◆ WORK REQUEST ◆
In the entries below, find the line with "Pig Out to Lose" and the line with "ich heute über", then retype both and everything between them exactly. Do not copy the pictures.

[[ INPUT RECORDS open ]]

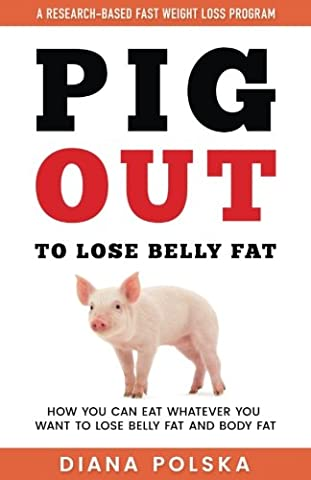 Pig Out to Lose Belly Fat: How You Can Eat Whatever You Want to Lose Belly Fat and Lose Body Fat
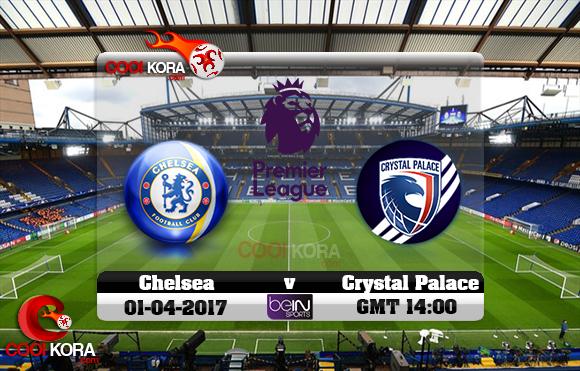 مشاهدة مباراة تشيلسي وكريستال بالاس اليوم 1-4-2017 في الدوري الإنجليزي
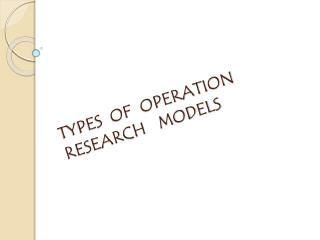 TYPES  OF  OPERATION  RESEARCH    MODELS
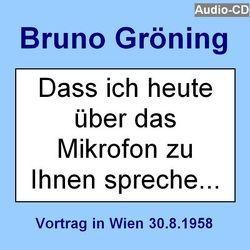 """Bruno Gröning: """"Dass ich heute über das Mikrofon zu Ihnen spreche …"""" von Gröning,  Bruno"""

[[ INPUT RECORDS closed ]]
[[ INPUT RECORDS open ]]

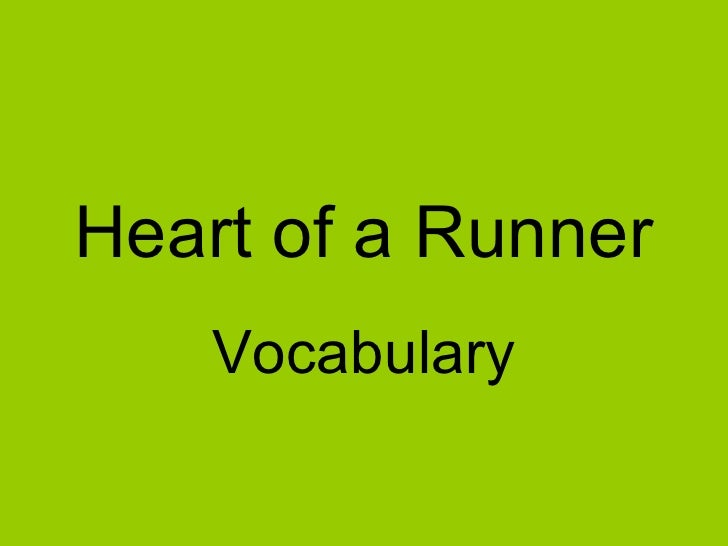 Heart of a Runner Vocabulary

[[ INPUT RECORDS closed ]]
[[ INPUT RECORDS open ]]

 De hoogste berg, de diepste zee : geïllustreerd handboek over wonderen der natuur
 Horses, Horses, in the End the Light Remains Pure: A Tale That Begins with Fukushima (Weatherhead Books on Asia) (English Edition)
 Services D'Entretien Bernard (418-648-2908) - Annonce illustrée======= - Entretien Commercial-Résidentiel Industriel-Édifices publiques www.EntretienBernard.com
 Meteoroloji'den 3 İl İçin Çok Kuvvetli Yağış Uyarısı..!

[[ INPUT RECORDS closed ]]

◆ SOLUTION FOR THIS TASK ◆
 Pig Out to Lose Belly Fat: How You Can Eat Whatever You Want to Lose Belly Fat and Lose Body Fat
 مشاهدة مباراة تشيلسي وكريستال بالاس اليوم 1-4-2017 في الدوري الإنجليزي
 TYPES  OF  OPERATION  RESEARCH    MODELS
 """Bruno Gröning: """"Dass ich heute über das Mikrofon zu Ihnen spreche …"""" von Gröning,  Bruno"""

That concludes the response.